What you need to do:
Output the data from the line containing "At what distance" through the end of the data as a Markdown table with two columns, No. and Entry. Number each row, and leave out any blank lines.

Data drawn from a collection:

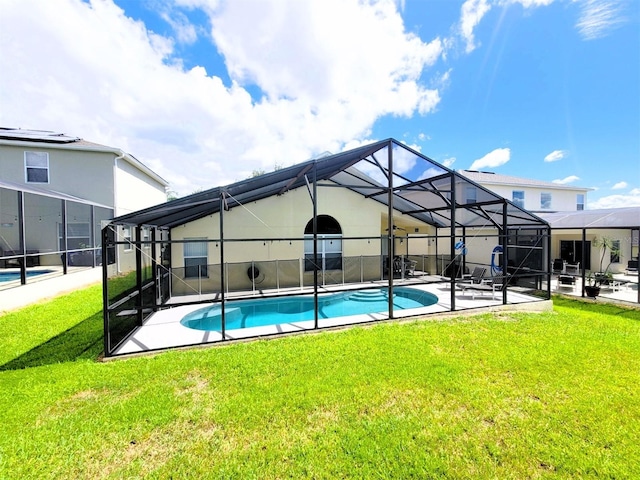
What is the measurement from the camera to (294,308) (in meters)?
9.50

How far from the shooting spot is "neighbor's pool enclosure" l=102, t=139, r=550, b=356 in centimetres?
795

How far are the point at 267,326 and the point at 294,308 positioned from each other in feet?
8.78

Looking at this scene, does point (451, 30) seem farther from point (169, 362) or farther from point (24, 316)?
point (24, 316)

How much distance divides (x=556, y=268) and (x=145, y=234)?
22.2m

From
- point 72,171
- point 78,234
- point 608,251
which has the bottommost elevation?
point 608,251

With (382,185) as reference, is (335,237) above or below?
below

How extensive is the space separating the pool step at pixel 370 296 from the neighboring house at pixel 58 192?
11.1 m

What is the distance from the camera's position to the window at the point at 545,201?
21688 mm

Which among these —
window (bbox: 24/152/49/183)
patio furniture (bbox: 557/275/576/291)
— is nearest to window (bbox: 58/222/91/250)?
window (bbox: 24/152/49/183)

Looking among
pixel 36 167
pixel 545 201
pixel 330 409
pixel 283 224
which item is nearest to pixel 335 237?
pixel 283 224

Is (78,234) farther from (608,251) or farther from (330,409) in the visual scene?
(608,251)

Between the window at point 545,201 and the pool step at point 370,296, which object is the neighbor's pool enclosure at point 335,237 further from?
the window at point 545,201

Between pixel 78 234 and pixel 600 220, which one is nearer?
pixel 600 220

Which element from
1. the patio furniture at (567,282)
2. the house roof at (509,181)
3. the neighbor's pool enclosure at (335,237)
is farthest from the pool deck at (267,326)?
the house roof at (509,181)
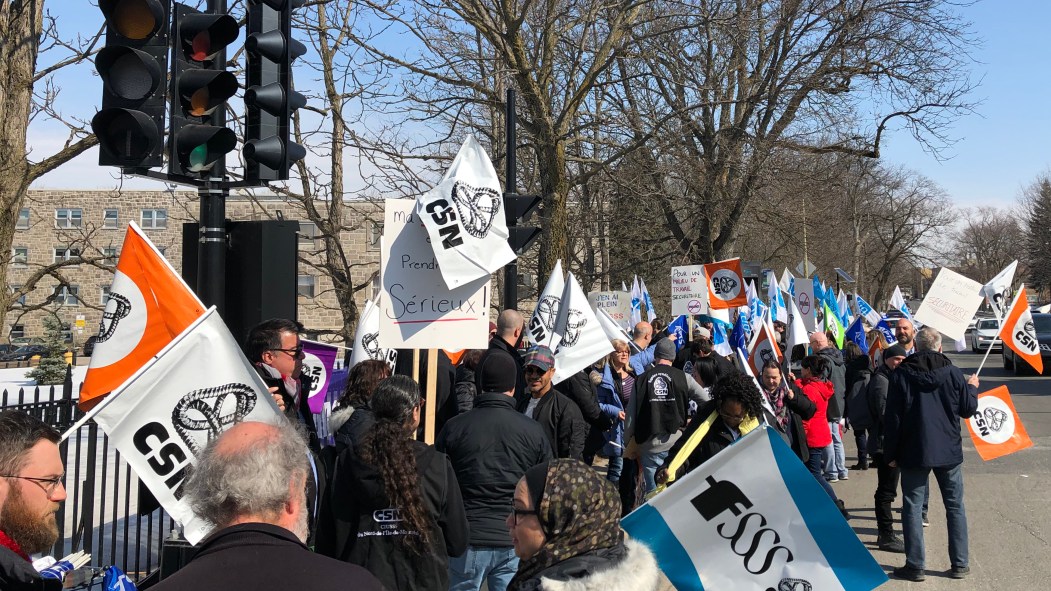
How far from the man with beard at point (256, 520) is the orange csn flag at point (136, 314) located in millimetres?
2703

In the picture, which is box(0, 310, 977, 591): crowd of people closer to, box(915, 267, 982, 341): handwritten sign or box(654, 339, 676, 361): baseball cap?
box(654, 339, 676, 361): baseball cap

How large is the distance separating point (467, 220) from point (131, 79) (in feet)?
8.90

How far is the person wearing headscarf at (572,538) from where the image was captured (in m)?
2.70

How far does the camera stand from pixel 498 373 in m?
5.11

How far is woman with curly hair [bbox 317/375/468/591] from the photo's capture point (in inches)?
162

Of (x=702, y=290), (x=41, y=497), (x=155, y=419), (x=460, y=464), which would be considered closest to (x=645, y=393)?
(x=460, y=464)

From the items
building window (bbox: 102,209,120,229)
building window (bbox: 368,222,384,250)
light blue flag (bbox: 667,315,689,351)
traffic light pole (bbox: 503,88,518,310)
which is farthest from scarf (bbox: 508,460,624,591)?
light blue flag (bbox: 667,315,689,351)

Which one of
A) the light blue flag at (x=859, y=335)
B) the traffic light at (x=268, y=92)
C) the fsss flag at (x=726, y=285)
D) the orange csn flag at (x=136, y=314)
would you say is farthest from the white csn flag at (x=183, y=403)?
the light blue flag at (x=859, y=335)

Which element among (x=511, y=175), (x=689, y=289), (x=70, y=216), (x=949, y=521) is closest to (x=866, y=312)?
(x=689, y=289)

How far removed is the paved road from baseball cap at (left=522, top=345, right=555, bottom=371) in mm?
2999

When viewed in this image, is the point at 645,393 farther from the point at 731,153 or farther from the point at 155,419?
the point at 731,153

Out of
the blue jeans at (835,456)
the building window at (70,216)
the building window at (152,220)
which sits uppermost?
the building window at (152,220)

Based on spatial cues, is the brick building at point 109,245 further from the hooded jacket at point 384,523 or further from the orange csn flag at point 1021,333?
the hooded jacket at point 384,523

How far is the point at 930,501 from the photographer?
10.2 metres
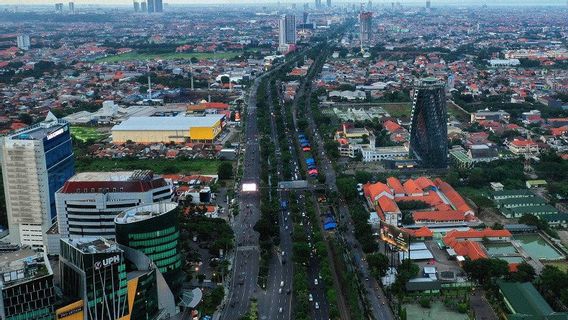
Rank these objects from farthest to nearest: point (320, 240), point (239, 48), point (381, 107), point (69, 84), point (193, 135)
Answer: point (239, 48), point (69, 84), point (381, 107), point (193, 135), point (320, 240)

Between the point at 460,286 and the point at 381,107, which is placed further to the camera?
A: the point at 381,107

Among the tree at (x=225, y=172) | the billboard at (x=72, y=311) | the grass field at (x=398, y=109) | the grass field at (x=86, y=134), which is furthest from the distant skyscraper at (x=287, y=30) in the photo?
the billboard at (x=72, y=311)

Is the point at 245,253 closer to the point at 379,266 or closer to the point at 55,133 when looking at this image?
the point at 379,266

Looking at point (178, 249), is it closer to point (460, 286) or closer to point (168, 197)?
point (168, 197)

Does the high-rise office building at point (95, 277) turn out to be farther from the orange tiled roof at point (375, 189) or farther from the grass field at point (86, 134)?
the grass field at point (86, 134)

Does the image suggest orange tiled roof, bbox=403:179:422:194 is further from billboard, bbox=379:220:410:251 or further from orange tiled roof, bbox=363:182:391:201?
billboard, bbox=379:220:410:251

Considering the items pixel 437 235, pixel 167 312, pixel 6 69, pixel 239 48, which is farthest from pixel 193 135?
pixel 239 48
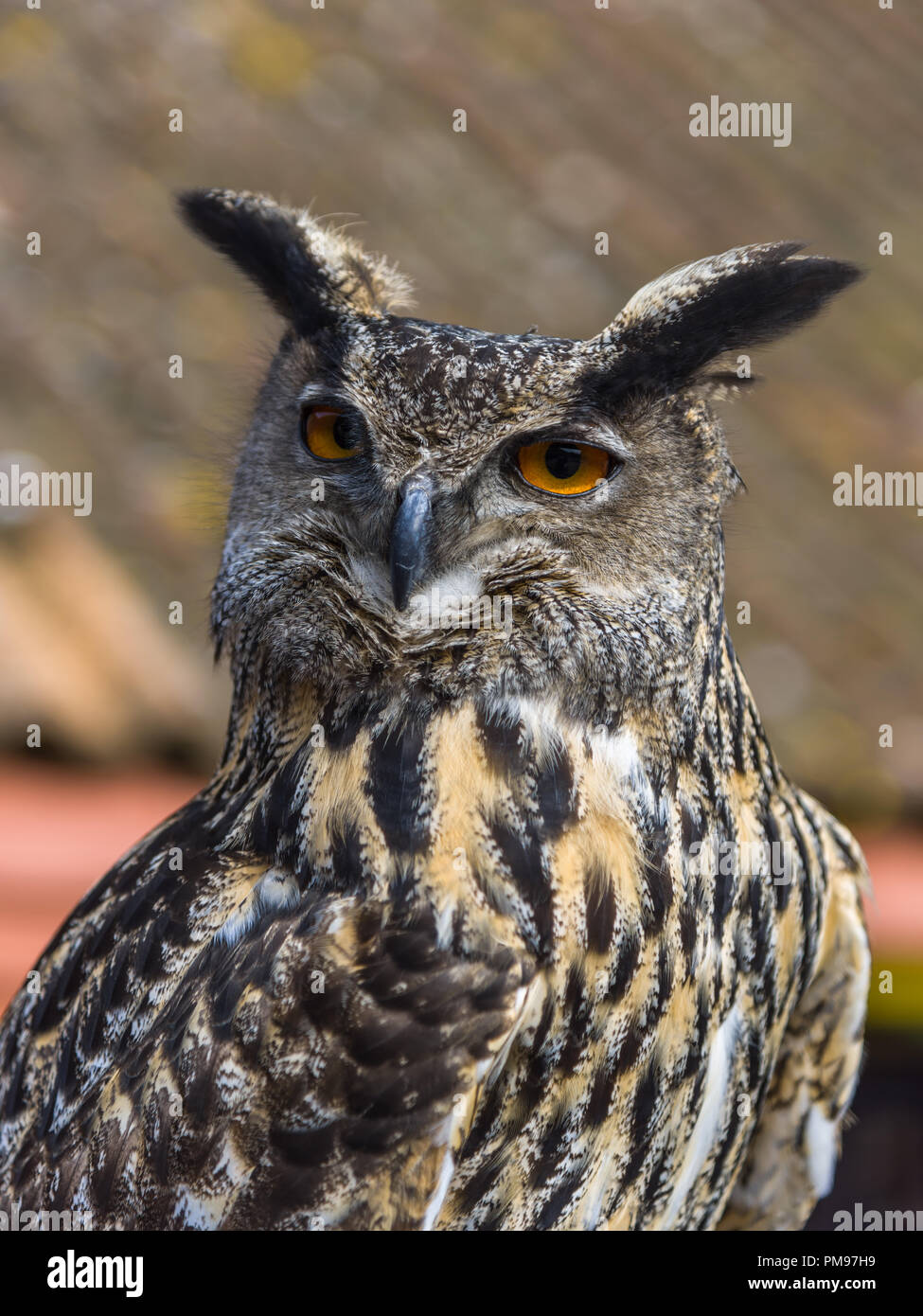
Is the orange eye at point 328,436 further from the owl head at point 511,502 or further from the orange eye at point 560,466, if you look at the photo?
the orange eye at point 560,466

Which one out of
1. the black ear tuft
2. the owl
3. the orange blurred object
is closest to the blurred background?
the orange blurred object

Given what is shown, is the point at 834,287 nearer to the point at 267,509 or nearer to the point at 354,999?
the point at 267,509

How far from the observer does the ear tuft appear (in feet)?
6.59

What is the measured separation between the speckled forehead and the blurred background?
0.41 m

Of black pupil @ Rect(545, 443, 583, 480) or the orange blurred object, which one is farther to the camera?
the orange blurred object

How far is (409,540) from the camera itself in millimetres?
1757

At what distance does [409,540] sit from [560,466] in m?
0.26

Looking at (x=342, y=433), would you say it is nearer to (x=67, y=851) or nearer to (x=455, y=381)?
(x=455, y=381)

Written answer:
| No. | Entry |
|---|---|
| 1 | At what distance does [409,540] sit from [560,466] in m? |
| 2 | 0.26 |
| 3 | Looking at (x=342, y=433), would you say it is nearer to (x=67, y=851) or nearer to (x=455, y=381)? |
| 4 | (x=455, y=381) |